In so many ways, it’s like becoming a parent. You really don’t know what it’s like until you live through it. You can’t. You couldn’t possibly. Interestingly, I was so thankful to have friends in the parent club before I had Jack, because I benefited so much from their experience. But I was late to the game for that club. I was one of the last of my friends to have children, so the club was already full when I arrived.

But with my parents’ deaths, I was the first. Or one of the first. When my mom died, I was not quite twenty-nine years old. This doesn’t put me in the category of people who have lost a parent as children. But twenty-nine is still pretty young to lose a parent. I think I had two other friends, both from college. But they were guys, and they had both lost dads. I didn’t know any women my age who were losing their moms. It was a very lonely club.
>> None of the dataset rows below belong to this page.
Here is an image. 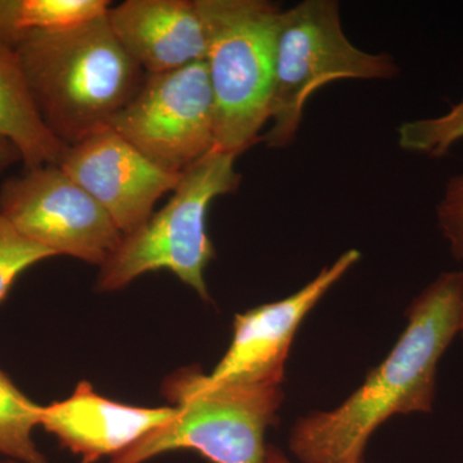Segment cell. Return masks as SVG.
I'll return each mask as SVG.
<instances>
[{
	"label": "cell",
	"instance_id": "8fae6325",
	"mask_svg": "<svg viewBox=\"0 0 463 463\" xmlns=\"http://www.w3.org/2000/svg\"><path fill=\"white\" fill-rule=\"evenodd\" d=\"M175 414L173 405L148 408L118 403L81 381L65 401L42 405L39 426L81 463H96L103 457L120 455Z\"/></svg>",
	"mask_w": 463,
	"mask_h": 463
},
{
	"label": "cell",
	"instance_id": "ffe728a7",
	"mask_svg": "<svg viewBox=\"0 0 463 463\" xmlns=\"http://www.w3.org/2000/svg\"><path fill=\"white\" fill-rule=\"evenodd\" d=\"M267 463H289L288 458L276 448L268 447ZM340 463H364V456L353 457Z\"/></svg>",
	"mask_w": 463,
	"mask_h": 463
},
{
	"label": "cell",
	"instance_id": "4fadbf2b",
	"mask_svg": "<svg viewBox=\"0 0 463 463\" xmlns=\"http://www.w3.org/2000/svg\"><path fill=\"white\" fill-rule=\"evenodd\" d=\"M0 137L17 149L25 170L60 165L69 146L45 127L16 51L0 44Z\"/></svg>",
	"mask_w": 463,
	"mask_h": 463
},
{
	"label": "cell",
	"instance_id": "5bb4252c",
	"mask_svg": "<svg viewBox=\"0 0 463 463\" xmlns=\"http://www.w3.org/2000/svg\"><path fill=\"white\" fill-rule=\"evenodd\" d=\"M109 7L108 0H0V44L16 50L33 33L78 25Z\"/></svg>",
	"mask_w": 463,
	"mask_h": 463
},
{
	"label": "cell",
	"instance_id": "44dd1931",
	"mask_svg": "<svg viewBox=\"0 0 463 463\" xmlns=\"http://www.w3.org/2000/svg\"><path fill=\"white\" fill-rule=\"evenodd\" d=\"M0 463H24V462L14 461V459L0 458Z\"/></svg>",
	"mask_w": 463,
	"mask_h": 463
},
{
	"label": "cell",
	"instance_id": "30bf717a",
	"mask_svg": "<svg viewBox=\"0 0 463 463\" xmlns=\"http://www.w3.org/2000/svg\"><path fill=\"white\" fill-rule=\"evenodd\" d=\"M359 259L358 250H347L295 294L236 315L231 345L209 379L281 386L289 347L301 322Z\"/></svg>",
	"mask_w": 463,
	"mask_h": 463
},
{
	"label": "cell",
	"instance_id": "52a82bcc",
	"mask_svg": "<svg viewBox=\"0 0 463 463\" xmlns=\"http://www.w3.org/2000/svg\"><path fill=\"white\" fill-rule=\"evenodd\" d=\"M109 128L152 163L182 174L215 149V106L205 61L145 80Z\"/></svg>",
	"mask_w": 463,
	"mask_h": 463
},
{
	"label": "cell",
	"instance_id": "6da1fadb",
	"mask_svg": "<svg viewBox=\"0 0 463 463\" xmlns=\"http://www.w3.org/2000/svg\"><path fill=\"white\" fill-rule=\"evenodd\" d=\"M408 326L364 385L330 412L300 419L289 449L301 463L364 456L371 434L392 414L431 412L437 365L463 323V272L443 273L408 309Z\"/></svg>",
	"mask_w": 463,
	"mask_h": 463
},
{
	"label": "cell",
	"instance_id": "ac0fdd59",
	"mask_svg": "<svg viewBox=\"0 0 463 463\" xmlns=\"http://www.w3.org/2000/svg\"><path fill=\"white\" fill-rule=\"evenodd\" d=\"M438 223L453 257L463 260V173L447 183L437 207Z\"/></svg>",
	"mask_w": 463,
	"mask_h": 463
},
{
	"label": "cell",
	"instance_id": "7a4b0ae2",
	"mask_svg": "<svg viewBox=\"0 0 463 463\" xmlns=\"http://www.w3.org/2000/svg\"><path fill=\"white\" fill-rule=\"evenodd\" d=\"M106 14L33 33L14 50L42 120L66 146L109 127L146 78L115 38Z\"/></svg>",
	"mask_w": 463,
	"mask_h": 463
},
{
	"label": "cell",
	"instance_id": "9c48e42d",
	"mask_svg": "<svg viewBox=\"0 0 463 463\" xmlns=\"http://www.w3.org/2000/svg\"><path fill=\"white\" fill-rule=\"evenodd\" d=\"M60 166L108 213L123 236L154 215L157 201L175 190L182 176L152 163L109 127L69 146Z\"/></svg>",
	"mask_w": 463,
	"mask_h": 463
},
{
	"label": "cell",
	"instance_id": "9a60e30c",
	"mask_svg": "<svg viewBox=\"0 0 463 463\" xmlns=\"http://www.w3.org/2000/svg\"><path fill=\"white\" fill-rule=\"evenodd\" d=\"M42 405L26 397L0 368V458L47 463L33 440Z\"/></svg>",
	"mask_w": 463,
	"mask_h": 463
},
{
	"label": "cell",
	"instance_id": "3957f363",
	"mask_svg": "<svg viewBox=\"0 0 463 463\" xmlns=\"http://www.w3.org/2000/svg\"><path fill=\"white\" fill-rule=\"evenodd\" d=\"M163 394L175 416L109 463H145L178 450L212 463H267L265 431L276 422L281 386L215 383L192 365L166 377Z\"/></svg>",
	"mask_w": 463,
	"mask_h": 463
},
{
	"label": "cell",
	"instance_id": "277c9868",
	"mask_svg": "<svg viewBox=\"0 0 463 463\" xmlns=\"http://www.w3.org/2000/svg\"><path fill=\"white\" fill-rule=\"evenodd\" d=\"M215 106V149L240 156L269 121L282 9L265 0H196Z\"/></svg>",
	"mask_w": 463,
	"mask_h": 463
},
{
	"label": "cell",
	"instance_id": "7c38bea8",
	"mask_svg": "<svg viewBox=\"0 0 463 463\" xmlns=\"http://www.w3.org/2000/svg\"><path fill=\"white\" fill-rule=\"evenodd\" d=\"M109 29L146 74L205 61L207 39L196 0H127L108 14Z\"/></svg>",
	"mask_w": 463,
	"mask_h": 463
},
{
	"label": "cell",
	"instance_id": "8992f818",
	"mask_svg": "<svg viewBox=\"0 0 463 463\" xmlns=\"http://www.w3.org/2000/svg\"><path fill=\"white\" fill-rule=\"evenodd\" d=\"M399 74L394 57L368 53L347 39L335 0H304L281 12L274 44L268 148L297 139L304 108L316 90L336 80H389Z\"/></svg>",
	"mask_w": 463,
	"mask_h": 463
},
{
	"label": "cell",
	"instance_id": "e0dca14e",
	"mask_svg": "<svg viewBox=\"0 0 463 463\" xmlns=\"http://www.w3.org/2000/svg\"><path fill=\"white\" fill-rule=\"evenodd\" d=\"M56 257L50 250L27 240L0 215V304L26 269Z\"/></svg>",
	"mask_w": 463,
	"mask_h": 463
},
{
	"label": "cell",
	"instance_id": "7402d4cb",
	"mask_svg": "<svg viewBox=\"0 0 463 463\" xmlns=\"http://www.w3.org/2000/svg\"><path fill=\"white\" fill-rule=\"evenodd\" d=\"M461 334H462V336H463V323H462V327H461Z\"/></svg>",
	"mask_w": 463,
	"mask_h": 463
},
{
	"label": "cell",
	"instance_id": "ba28073f",
	"mask_svg": "<svg viewBox=\"0 0 463 463\" xmlns=\"http://www.w3.org/2000/svg\"><path fill=\"white\" fill-rule=\"evenodd\" d=\"M0 215L54 255L102 267L123 240L108 213L60 165L25 170L0 184Z\"/></svg>",
	"mask_w": 463,
	"mask_h": 463
},
{
	"label": "cell",
	"instance_id": "d6986e66",
	"mask_svg": "<svg viewBox=\"0 0 463 463\" xmlns=\"http://www.w3.org/2000/svg\"><path fill=\"white\" fill-rule=\"evenodd\" d=\"M18 160L21 161V158L14 146L0 137V173Z\"/></svg>",
	"mask_w": 463,
	"mask_h": 463
},
{
	"label": "cell",
	"instance_id": "2e32d148",
	"mask_svg": "<svg viewBox=\"0 0 463 463\" xmlns=\"http://www.w3.org/2000/svg\"><path fill=\"white\" fill-rule=\"evenodd\" d=\"M463 139V100L446 115L407 121L398 129L399 147L429 157L446 156Z\"/></svg>",
	"mask_w": 463,
	"mask_h": 463
},
{
	"label": "cell",
	"instance_id": "5b68a950",
	"mask_svg": "<svg viewBox=\"0 0 463 463\" xmlns=\"http://www.w3.org/2000/svg\"><path fill=\"white\" fill-rule=\"evenodd\" d=\"M237 157L214 149L185 169L166 205L124 236L99 268V291H118L143 274L165 269L209 301L205 272L215 249L207 233V213L213 201L239 190Z\"/></svg>",
	"mask_w": 463,
	"mask_h": 463
}]
</instances>
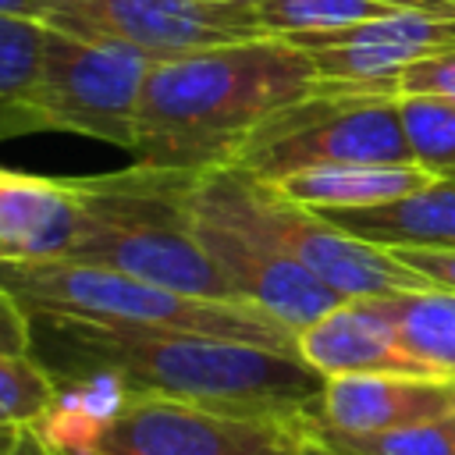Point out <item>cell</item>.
<instances>
[{
  "instance_id": "obj_18",
  "label": "cell",
  "mask_w": 455,
  "mask_h": 455,
  "mask_svg": "<svg viewBox=\"0 0 455 455\" xmlns=\"http://www.w3.org/2000/svg\"><path fill=\"white\" fill-rule=\"evenodd\" d=\"M43 21L0 14V142L46 132L36 107Z\"/></svg>"
},
{
  "instance_id": "obj_12",
  "label": "cell",
  "mask_w": 455,
  "mask_h": 455,
  "mask_svg": "<svg viewBox=\"0 0 455 455\" xmlns=\"http://www.w3.org/2000/svg\"><path fill=\"white\" fill-rule=\"evenodd\" d=\"M455 416V377L348 373L327 377L316 423L338 437H373Z\"/></svg>"
},
{
  "instance_id": "obj_27",
  "label": "cell",
  "mask_w": 455,
  "mask_h": 455,
  "mask_svg": "<svg viewBox=\"0 0 455 455\" xmlns=\"http://www.w3.org/2000/svg\"><path fill=\"white\" fill-rule=\"evenodd\" d=\"M7 455H64L39 427H21L18 430V441L11 444V451Z\"/></svg>"
},
{
  "instance_id": "obj_3",
  "label": "cell",
  "mask_w": 455,
  "mask_h": 455,
  "mask_svg": "<svg viewBox=\"0 0 455 455\" xmlns=\"http://www.w3.org/2000/svg\"><path fill=\"white\" fill-rule=\"evenodd\" d=\"M196 171L132 164L114 174L71 178L78 238L68 259L220 302H242L192 228Z\"/></svg>"
},
{
  "instance_id": "obj_26",
  "label": "cell",
  "mask_w": 455,
  "mask_h": 455,
  "mask_svg": "<svg viewBox=\"0 0 455 455\" xmlns=\"http://www.w3.org/2000/svg\"><path fill=\"white\" fill-rule=\"evenodd\" d=\"M284 455H352V451H345L338 441H331L320 427H316V419L302 430V437L284 451Z\"/></svg>"
},
{
  "instance_id": "obj_4",
  "label": "cell",
  "mask_w": 455,
  "mask_h": 455,
  "mask_svg": "<svg viewBox=\"0 0 455 455\" xmlns=\"http://www.w3.org/2000/svg\"><path fill=\"white\" fill-rule=\"evenodd\" d=\"M0 291H7L25 316H68L107 327L185 331V334L231 338L299 355V334L249 302H220V299L171 291L100 263H82V259L0 263Z\"/></svg>"
},
{
  "instance_id": "obj_13",
  "label": "cell",
  "mask_w": 455,
  "mask_h": 455,
  "mask_svg": "<svg viewBox=\"0 0 455 455\" xmlns=\"http://www.w3.org/2000/svg\"><path fill=\"white\" fill-rule=\"evenodd\" d=\"M299 355L323 377H348V373L444 377L409 348L384 295L338 302L316 323L299 331Z\"/></svg>"
},
{
  "instance_id": "obj_16",
  "label": "cell",
  "mask_w": 455,
  "mask_h": 455,
  "mask_svg": "<svg viewBox=\"0 0 455 455\" xmlns=\"http://www.w3.org/2000/svg\"><path fill=\"white\" fill-rule=\"evenodd\" d=\"M270 185L309 210H366L405 199L434 185V178L419 164H334L295 171Z\"/></svg>"
},
{
  "instance_id": "obj_19",
  "label": "cell",
  "mask_w": 455,
  "mask_h": 455,
  "mask_svg": "<svg viewBox=\"0 0 455 455\" xmlns=\"http://www.w3.org/2000/svg\"><path fill=\"white\" fill-rule=\"evenodd\" d=\"M384 302L398 320V331L409 348L427 359L437 373L455 377V291H405L384 295Z\"/></svg>"
},
{
  "instance_id": "obj_8",
  "label": "cell",
  "mask_w": 455,
  "mask_h": 455,
  "mask_svg": "<svg viewBox=\"0 0 455 455\" xmlns=\"http://www.w3.org/2000/svg\"><path fill=\"white\" fill-rule=\"evenodd\" d=\"M313 419H256L167 398H121L78 455H284Z\"/></svg>"
},
{
  "instance_id": "obj_25",
  "label": "cell",
  "mask_w": 455,
  "mask_h": 455,
  "mask_svg": "<svg viewBox=\"0 0 455 455\" xmlns=\"http://www.w3.org/2000/svg\"><path fill=\"white\" fill-rule=\"evenodd\" d=\"M0 348L4 352H28L32 348L28 316L21 313V306L7 291H0Z\"/></svg>"
},
{
  "instance_id": "obj_10",
  "label": "cell",
  "mask_w": 455,
  "mask_h": 455,
  "mask_svg": "<svg viewBox=\"0 0 455 455\" xmlns=\"http://www.w3.org/2000/svg\"><path fill=\"white\" fill-rule=\"evenodd\" d=\"M43 21L132 43L156 60L267 36L256 0H43Z\"/></svg>"
},
{
  "instance_id": "obj_28",
  "label": "cell",
  "mask_w": 455,
  "mask_h": 455,
  "mask_svg": "<svg viewBox=\"0 0 455 455\" xmlns=\"http://www.w3.org/2000/svg\"><path fill=\"white\" fill-rule=\"evenodd\" d=\"M0 14H18V18H39L43 21V0H0Z\"/></svg>"
},
{
  "instance_id": "obj_24",
  "label": "cell",
  "mask_w": 455,
  "mask_h": 455,
  "mask_svg": "<svg viewBox=\"0 0 455 455\" xmlns=\"http://www.w3.org/2000/svg\"><path fill=\"white\" fill-rule=\"evenodd\" d=\"M412 270H419L434 288L455 291V249H395Z\"/></svg>"
},
{
  "instance_id": "obj_5",
  "label": "cell",
  "mask_w": 455,
  "mask_h": 455,
  "mask_svg": "<svg viewBox=\"0 0 455 455\" xmlns=\"http://www.w3.org/2000/svg\"><path fill=\"white\" fill-rule=\"evenodd\" d=\"M334 164H412L398 89L320 82L270 114L235 167L259 181H281L284 174Z\"/></svg>"
},
{
  "instance_id": "obj_23",
  "label": "cell",
  "mask_w": 455,
  "mask_h": 455,
  "mask_svg": "<svg viewBox=\"0 0 455 455\" xmlns=\"http://www.w3.org/2000/svg\"><path fill=\"white\" fill-rule=\"evenodd\" d=\"M398 96H441L455 103V39L402 68Z\"/></svg>"
},
{
  "instance_id": "obj_21",
  "label": "cell",
  "mask_w": 455,
  "mask_h": 455,
  "mask_svg": "<svg viewBox=\"0 0 455 455\" xmlns=\"http://www.w3.org/2000/svg\"><path fill=\"white\" fill-rule=\"evenodd\" d=\"M57 398V380L32 352L0 348V427H43Z\"/></svg>"
},
{
  "instance_id": "obj_7",
  "label": "cell",
  "mask_w": 455,
  "mask_h": 455,
  "mask_svg": "<svg viewBox=\"0 0 455 455\" xmlns=\"http://www.w3.org/2000/svg\"><path fill=\"white\" fill-rule=\"evenodd\" d=\"M156 57L103 36L43 21L36 107L46 132H75L135 153L139 107Z\"/></svg>"
},
{
  "instance_id": "obj_2",
  "label": "cell",
  "mask_w": 455,
  "mask_h": 455,
  "mask_svg": "<svg viewBox=\"0 0 455 455\" xmlns=\"http://www.w3.org/2000/svg\"><path fill=\"white\" fill-rule=\"evenodd\" d=\"M320 85L288 36H252L156 60L135 132V164L171 171L235 167L256 128Z\"/></svg>"
},
{
  "instance_id": "obj_9",
  "label": "cell",
  "mask_w": 455,
  "mask_h": 455,
  "mask_svg": "<svg viewBox=\"0 0 455 455\" xmlns=\"http://www.w3.org/2000/svg\"><path fill=\"white\" fill-rule=\"evenodd\" d=\"M192 228L203 249L231 281L235 295L270 313L295 334L316 323L338 302H345L316 274H309L295 256H288L277 242H270L267 235L238 220L228 206H220L206 192L203 174L196 178V188H192Z\"/></svg>"
},
{
  "instance_id": "obj_30",
  "label": "cell",
  "mask_w": 455,
  "mask_h": 455,
  "mask_svg": "<svg viewBox=\"0 0 455 455\" xmlns=\"http://www.w3.org/2000/svg\"><path fill=\"white\" fill-rule=\"evenodd\" d=\"M64 455H78V451H64Z\"/></svg>"
},
{
  "instance_id": "obj_20",
  "label": "cell",
  "mask_w": 455,
  "mask_h": 455,
  "mask_svg": "<svg viewBox=\"0 0 455 455\" xmlns=\"http://www.w3.org/2000/svg\"><path fill=\"white\" fill-rule=\"evenodd\" d=\"M398 117L412 164L434 181L455 185V103L441 96H398Z\"/></svg>"
},
{
  "instance_id": "obj_1",
  "label": "cell",
  "mask_w": 455,
  "mask_h": 455,
  "mask_svg": "<svg viewBox=\"0 0 455 455\" xmlns=\"http://www.w3.org/2000/svg\"><path fill=\"white\" fill-rule=\"evenodd\" d=\"M32 355L57 387L100 384L121 398H167L256 419H316L327 377L302 355L249 341L28 316Z\"/></svg>"
},
{
  "instance_id": "obj_14",
  "label": "cell",
  "mask_w": 455,
  "mask_h": 455,
  "mask_svg": "<svg viewBox=\"0 0 455 455\" xmlns=\"http://www.w3.org/2000/svg\"><path fill=\"white\" fill-rule=\"evenodd\" d=\"M78 238L71 178H39L0 167V263L68 259Z\"/></svg>"
},
{
  "instance_id": "obj_17",
  "label": "cell",
  "mask_w": 455,
  "mask_h": 455,
  "mask_svg": "<svg viewBox=\"0 0 455 455\" xmlns=\"http://www.w3.org/2000/svg\"><path fill=\"white\" fill-rule=\"evenodd\" d=\"M412 11L455 21V0H256V21L267 36L348 28Z\"/></svg>"
},
{
  "instance_id": "obj_6",
  "label": "cell",
  "mask_w": 455,
  "mask_h": 455,
  "mask_svg": "<svg viewBox=\"0 0 455 455\" xmlns=\"http://www.w3.org/2000/svg\"><path fill=\"white\" fill-rule=\"evenodd\" d=\"M203 185L220 206H228L238 220H245L270 242H277L341 299H380L434 288L419 270L398 259L395 249L363 242L334 228L323 213L288 199L270 181H259L238 167H220L206 171Z\"/></svg>"
},
{
  "instance_id": "obj_15",
  "label": "cell",
  "mask_w": 455,
  "mask_h": 455,
  "mask_svg": "<svg viewBox=\"0 0 455 455\" xmlns=\"http://www.w3.org/2000/svg\"><path fill=\"white\" fill-rule=\"evenodd\" d=\"M334 228L387 249H455V185L434 181L405 199L366 210H316Z\"/></svg>"
},
{
  "instance_id": "obj_11",
  "label": "cell",
  "mask_w": 455,
  "mask_h": 455,
  "mask_svg": "<svg viewBox=\"0 0 455 455\" xmlns=\"http://www.w3.org/2000/svg\"><path fill=\"white\" fill-rule=\"evenodd\" d=\"M288 39L309 53L320 82L398 89L402 68H409L412 60L455 39V21L412 11V14L377 18L348 28L299 32Z\"/></svg>"
},
{
  "instance_id": "obj_29",
  "label": "cell",
  "mask_w": 455,
  "mask_h": 455,
  "mask_svg": "<svg viewBox=\"0 0 455 455\" xmlns=\"http://www.w3.org/2000/svg\"><path fill=\"white\" fill-rule=\"evenodd\" d=\"M18 430H21V427H0V455L11 451V444L18 441Z\"/></svg>"
},
{
  "instance_id": "obj_22",
  "label": "cell",
  "mask_w": 455,
  "mask_h": 455,
  "mask_svg": "<svg viewBox=\"0 0 455 455\" xmlns=\"http://www.w3.org/2000/svg\"><path fill=\"white\" fill-rule=\"evenodd\" d=\"M323 434L352 455H455V416L387 430V434H373V437H338L331 430H323Z\"/></svg>"
}]
</instances>
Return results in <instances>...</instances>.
Thankfully, I had older friends, teachers, mentors, and counselors, who had traveled the road I was on. It didn’t make it go away. It didn’t make the emptiness any less vast. It didn’t make the terrain I was covering any easier to slog through. Step after clumsy, painful step. But the company was more helpful than I could say. Like the lyrics from an old Police song: “It seems I’m not alone in being alone.”

At my twentieth high school reunion, a friend pointed out another classmate of ours across the room and whispered in my ear, “She just buried her mother today.” I had buried my father the day before, and I felt defensive. “Oh, I wonder what that’s like!” I said, sarcasm dripping from my tongue. She rolled her eyes at me. “That’s what I mean, stupid.”

Oh. So here we are. We’re in our early-to-mid-forties (depending how you count). We get older. Our parents get older. It’s the way of things. That doesn’t make it easy. But it makes it, somehow, easier to handle. To know that we’re part of a larger experience called life. Which includes death. Including the death of people we love. Including our own.

One of the hardest parts of losing a parent is that there is now no cushion between ourselves and the end of ourselves. There’s no buffer. There it is. We’re next. And then our children are born, and they get older, which means we must be getting older. Jerry Seinfeld once said: “Make no mistake about why these babies are here. They’re here to replace us.”

Jack just graduated from preschool last month. He’s five. He’ll start Kindergarten in the fall, and I can’t believe it. I can’t stand it. I blinked, and here we are. I’ll blink again, and he’ll graduate from high school. How did this happen to me? It feels impossible. But here we are.

Groucho Marx famously said that he didn’t want to belong to any club that would accept him as a member. But this club accepts everyone. Whether we like it or not.

I don’t know anyone who “likes” belonging to the club of orphans. Or the club of people who lose the ones we love and who eventually die. But we are also a club of people who hold each other up, who send cards and flowers and love to our friends who need it most. Which, at one point or another, is all of us. Not such a bad club, really.